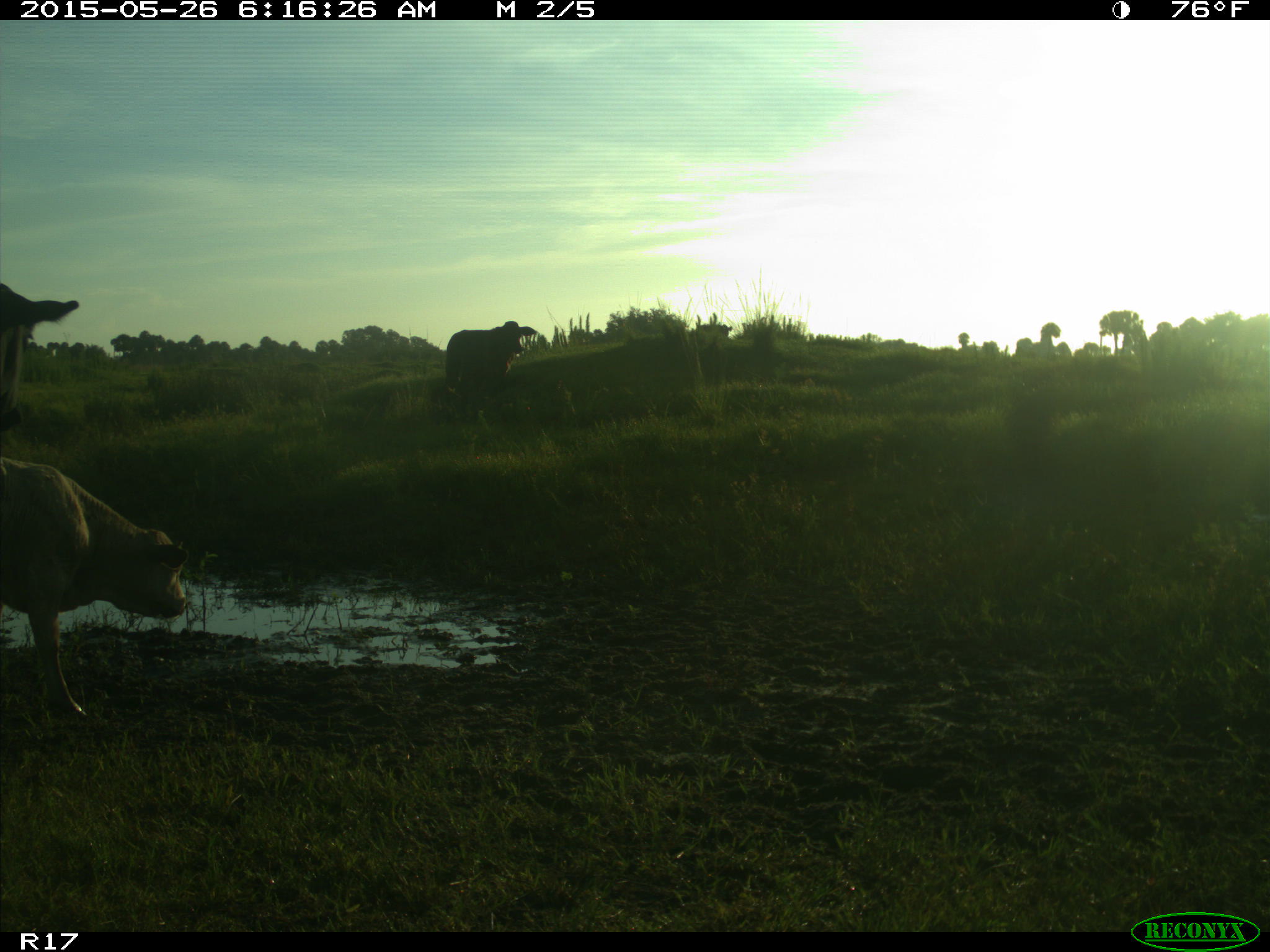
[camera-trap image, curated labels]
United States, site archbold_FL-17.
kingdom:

------------------------------

▸ **TASK PROMPT**
Omitting all pictures, set the listing down exactly.

▸ **EXERCISE ANSWER**
[camera-trap image, curated labels]
United States, site archbold_FL-17.
kingdom:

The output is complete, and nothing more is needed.